Some rows
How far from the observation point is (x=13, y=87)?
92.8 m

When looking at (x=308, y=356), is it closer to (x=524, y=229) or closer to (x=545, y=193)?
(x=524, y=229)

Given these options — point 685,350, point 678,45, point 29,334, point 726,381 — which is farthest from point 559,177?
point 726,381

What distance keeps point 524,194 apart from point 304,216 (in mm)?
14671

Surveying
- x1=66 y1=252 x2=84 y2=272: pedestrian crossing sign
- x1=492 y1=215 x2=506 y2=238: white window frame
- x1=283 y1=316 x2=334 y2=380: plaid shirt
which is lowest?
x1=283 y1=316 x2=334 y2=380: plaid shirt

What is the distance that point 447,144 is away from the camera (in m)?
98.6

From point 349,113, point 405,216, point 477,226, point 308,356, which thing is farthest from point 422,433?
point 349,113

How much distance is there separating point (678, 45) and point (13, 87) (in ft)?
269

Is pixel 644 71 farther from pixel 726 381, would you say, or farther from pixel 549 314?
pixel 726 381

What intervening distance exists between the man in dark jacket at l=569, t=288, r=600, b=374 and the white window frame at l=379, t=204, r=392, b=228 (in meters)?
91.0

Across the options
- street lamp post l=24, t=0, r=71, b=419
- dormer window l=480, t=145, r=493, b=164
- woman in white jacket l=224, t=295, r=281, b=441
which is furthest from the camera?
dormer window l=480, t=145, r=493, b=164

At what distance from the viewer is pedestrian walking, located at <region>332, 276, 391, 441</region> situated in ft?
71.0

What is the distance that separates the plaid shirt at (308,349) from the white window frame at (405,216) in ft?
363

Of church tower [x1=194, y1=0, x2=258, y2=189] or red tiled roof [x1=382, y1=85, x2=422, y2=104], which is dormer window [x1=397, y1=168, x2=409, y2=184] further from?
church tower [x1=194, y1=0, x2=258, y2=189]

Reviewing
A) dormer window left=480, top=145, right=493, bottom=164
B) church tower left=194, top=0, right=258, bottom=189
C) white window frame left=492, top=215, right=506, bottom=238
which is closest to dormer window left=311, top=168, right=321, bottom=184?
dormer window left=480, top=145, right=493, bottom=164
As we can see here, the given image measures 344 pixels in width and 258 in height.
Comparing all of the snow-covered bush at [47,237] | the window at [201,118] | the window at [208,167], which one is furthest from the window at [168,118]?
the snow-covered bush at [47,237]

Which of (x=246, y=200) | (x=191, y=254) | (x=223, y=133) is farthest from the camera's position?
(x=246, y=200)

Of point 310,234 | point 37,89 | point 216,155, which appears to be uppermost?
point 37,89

- Problem statement
Reproduce every one of the rows above word for word.

- Solution for this problem
How far from the observation point is (x=13, y=87)?
92.8 m

When looking at (x=308, y=356), is it closer to (x=524, y=229) or closer to (x=545, y=193)?
(x=524, y=229)

Given these options — point 685,350, point 678,45, point 29,334, point 726,381 — which is farthest from point 559,177?
point 726,381

What distance keeps point 524,194 apart from point 304,216 (in mm)?
14671

Surveying
- x1=66 y1=252 x2=84 y2=272: pedestrian crossing sign
- x1=492 y1=215 x2=506 y2=238: white window frame
- x1=283 y1=316 x2=334 y2=380: plaid shirt
which is lowest?
x1=283 y1=316 x2=334 y2=380: plaid shirt

What is the distance that point 447,144 is away from the camera (in m)?
98.6

From point 349,113, point 405,216, point 477,226, point 308,356, which thing is farthest from point 422,433?
point 349,113

How much distance is there separating point (678, 45) and point (13, 87) (in ft)?
269

Is pixel 644 71 farther from pixel 726 381, would you say, or farther from pixel 549 314?
pixel 726 381

What intervening distance exists between the man in dark jacket at l=569, t=288, r=600, b=374 and the white window frame at l=379, t=204, r=392, b=228 (in meters)?
91.0

Across the options
- street lamp post l=24, t=0, r=71, b=419
- dormer window l=480, t=145, r=493, b=164
- woman in white jacket l=224, t=295, r=281, b=441
which is furthest from the camera?
dormer window l=480, t=145, r=493, b=164

At what distance from the viewer is pedestrian walking, located at <region>332, 276, 391, 441</region> situated in ft?
71.0

What is the distance that separates the plaid shirt at (308,349) from the white window frame at (405,216) in ft?
363

Of church tower [x1=194, y1=0, x2=258, y2=189] or red tiled roof [x1=382, y1=85, x2=422, y2=104], which is dormer window [x1=397, y1=168, x2=409, y2=184] further from?
church tower [x1=194, y1=0, x2=258, y2=189]

Reviewing
A) dormer window left=480, top=145, right=493, bottom=164
B) church tower left=194, top=0, right=258, bottom=189
C) white window frame left=492, top=215, right=506, bottom=238
which is closest to dormer window left=311, top=168, right=321, bottom=184?
dormer window left=480, top=145, right=493, bottom=164
As we can see here, the given image measures 344 pixels in width and 258 in height.
Comparing all of the snow-covered bush at [47,237] | the window at [201,118] | the window at [208,167], which one is furthest from the window at [168,118]?
the snow-covered bush at [47,237]

Which of (x=246, y=200) | (x=191, y=254) | (x=223, y=133) is farthest from the camera's position?
(x=246, y=200)

Of point 310,234 | point 37,89 | point 216,155, which appears to be uppermost?
point 37,89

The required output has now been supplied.